(Excerpts from a spatial dataset)

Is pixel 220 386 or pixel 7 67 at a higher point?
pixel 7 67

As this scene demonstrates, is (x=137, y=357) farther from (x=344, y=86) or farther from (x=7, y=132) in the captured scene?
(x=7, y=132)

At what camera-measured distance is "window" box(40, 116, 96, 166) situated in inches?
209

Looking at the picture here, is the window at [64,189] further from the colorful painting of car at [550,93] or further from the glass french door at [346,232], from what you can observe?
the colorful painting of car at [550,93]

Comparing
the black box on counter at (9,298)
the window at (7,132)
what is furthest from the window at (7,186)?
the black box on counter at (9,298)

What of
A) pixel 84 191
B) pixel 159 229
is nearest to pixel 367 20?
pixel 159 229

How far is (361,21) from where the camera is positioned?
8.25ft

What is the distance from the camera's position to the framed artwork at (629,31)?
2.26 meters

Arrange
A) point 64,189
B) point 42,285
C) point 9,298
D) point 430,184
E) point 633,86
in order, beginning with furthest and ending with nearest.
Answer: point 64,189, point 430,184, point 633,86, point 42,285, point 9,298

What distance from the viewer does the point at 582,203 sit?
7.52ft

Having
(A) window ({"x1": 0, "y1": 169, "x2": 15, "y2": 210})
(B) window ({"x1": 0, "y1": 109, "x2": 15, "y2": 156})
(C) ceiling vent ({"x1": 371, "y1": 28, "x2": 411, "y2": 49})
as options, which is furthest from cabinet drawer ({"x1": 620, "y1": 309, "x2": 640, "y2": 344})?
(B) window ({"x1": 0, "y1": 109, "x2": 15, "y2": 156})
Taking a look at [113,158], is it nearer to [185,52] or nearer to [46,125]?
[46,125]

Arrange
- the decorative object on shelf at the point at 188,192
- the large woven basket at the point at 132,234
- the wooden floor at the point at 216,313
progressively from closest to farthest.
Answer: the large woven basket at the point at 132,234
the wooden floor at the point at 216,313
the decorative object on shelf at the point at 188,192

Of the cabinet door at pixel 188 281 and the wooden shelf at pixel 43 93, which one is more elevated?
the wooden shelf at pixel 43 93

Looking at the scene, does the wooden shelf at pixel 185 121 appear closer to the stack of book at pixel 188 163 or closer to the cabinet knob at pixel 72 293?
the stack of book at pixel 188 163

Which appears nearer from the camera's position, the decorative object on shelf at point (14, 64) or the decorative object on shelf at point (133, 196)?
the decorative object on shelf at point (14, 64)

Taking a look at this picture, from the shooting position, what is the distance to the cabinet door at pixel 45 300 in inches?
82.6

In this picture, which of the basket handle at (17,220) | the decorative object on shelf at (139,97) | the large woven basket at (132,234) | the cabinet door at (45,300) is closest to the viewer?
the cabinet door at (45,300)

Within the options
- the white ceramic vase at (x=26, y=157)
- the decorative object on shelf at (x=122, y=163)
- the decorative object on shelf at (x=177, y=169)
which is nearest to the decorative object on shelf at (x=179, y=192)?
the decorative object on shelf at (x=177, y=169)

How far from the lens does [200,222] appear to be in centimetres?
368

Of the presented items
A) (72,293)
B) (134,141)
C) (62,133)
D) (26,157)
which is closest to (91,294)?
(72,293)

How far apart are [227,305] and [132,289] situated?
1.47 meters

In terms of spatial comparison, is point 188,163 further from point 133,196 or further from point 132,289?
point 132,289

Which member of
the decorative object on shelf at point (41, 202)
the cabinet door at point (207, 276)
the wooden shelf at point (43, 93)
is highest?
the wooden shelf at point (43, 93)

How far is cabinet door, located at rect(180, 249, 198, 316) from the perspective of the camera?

_Stated task_
Rewrite the data above, putting "air vent" wherever "ceiling vent" appears and keeping everything else the same.

_Written answer_
Is pixel 220 386 or pixel 7 67 at a higher point?
pixel 7 67

As this scene demonstrates, is (x=137, y=357) farther from (x=344, y=86) or farther from (x=7, y=132) in the captured scene?
(x=7, y=132)

At what camera-measured distance is "window" box(40, 116, 96, 166) situated in inches?
209

Looking at the picture here, is the window at [64,189] further from the colorful painting of car at [550,93] or further from the glass french door at [346,232], from what you can observe?
the colorful painting of car at [550,93]

Comparing
the black box on counter at (9,298)
the window at (7,132)
what is furthest from the window at (7,186)?
the black box on counter at (9,298)

What of
A) pixel 84 191
B) pixel 159 229
is nearest to pixel 367 20?
pixel 159 229

How far is (361,21) from where the camera is positioned?
8.25ft

What is the distance from the camera's position to the framed artwork at (629,31)?
2.26 meters

Arrange
A) point 64,189
B) point 42,285
C) point 9,298
D) point 430,184
E) point 633,86
in order, beginning with furthest and ending with nearest.
Answer: point 64,189, point 430,184, point 633,86, point 42,285, point 9,298

What distance from the viewer does the point at 582,203 sit?
7.52ft

Having
(A) window ({"x1": 0, "y1": 169, "x2": 15, "y2": 210})
(B) window ({"x1": 0, "y1": 109, "x2": 15, "y2": 156})
(C) air vent ({"x1": 371, "y1": 28, "x2": 411, "y2": 49})
as options, which is furthest from cabinet drawer ({"x1": 620, "y1": 309, "x2": 640, "y2": 344})?
(B) window ({"x1": 0, "y1": 109, "x2": 15, "y2": 156})
Taking a look at [113,158], is it nearer to [185,52] or nearer to [46,125]?
[46,125]

Arrange
- the decorative object on shelf at the point at 188,192
- the large woven basket at the point at 132,234
- the wooden floor at the point at 216,313
progressively from closest to farthest.
Answer: the large woven basket at the point at 132,234
the wooden floor at the point at 216,313
the decorative object on shelf at the point at 188,192

Of the cabinet door at pixel 188 281 and the wooden shelf at pixel 43 93, which one is more elevated?
the wooden shelf at pixel 43 93

Looking at the scene, does the wooden shelf at pixel 185 121 appear closer to the stack of book at pixel 188 163 or closer to the cabinet knob at pixel 72 293?
the stack of book at pixel 188 163

Which appears nearer from the camera's position, the decorative object on shelf at point (14, 64) or the decorative object on shelf at point (133, 196)?
the decorative object on shelf at point (14, 64)

Taking a look at this picture, from the shooting position, what is the distance to the cabinet door at pixel 45 300 in inches?
82.6

In this picture, which of the basket handle at (17,220) | the decorative object on shelf at (139,97) | the large woven basket at (132,234) | the cabinet door at (45,300) is closest to the viewer?
the cabinet door at (45,300)

Within the options
- the white ceramic vase at (x=26, y=157)
- the decorative object on shelf at (x=122, y=163)
- the decorative object on shelf at (x=177, y=169)
which is nearest to the decorative object on shelf at (x=179, y=192)?
the decorative object on shelf at (x=177, y=169)

How far from the lens does [200,222] appear to be in centimetres?
368

Of the presented items
A) (72,293)
B) (134,141)
C) (62,133)
D) (26,157)
which is closest to (91,294)?
(72,293)

How far apart are [227,305] and [132,289] situated?
1.47 meters

In terms of spatial comparison, is point 188,163 further from point 133,196 or further from point 132,289?
point 132,289

Which member of
the decorative object on shelf at point (41, 202)
the cabinet door at point (207, 276)
the wooden shelf at point (43, 93)
is highest?
the wooden shelf at point (43, 93)

How far is cabinet door, located at rect(180, 249, 198, 316) from the perspective of the camera?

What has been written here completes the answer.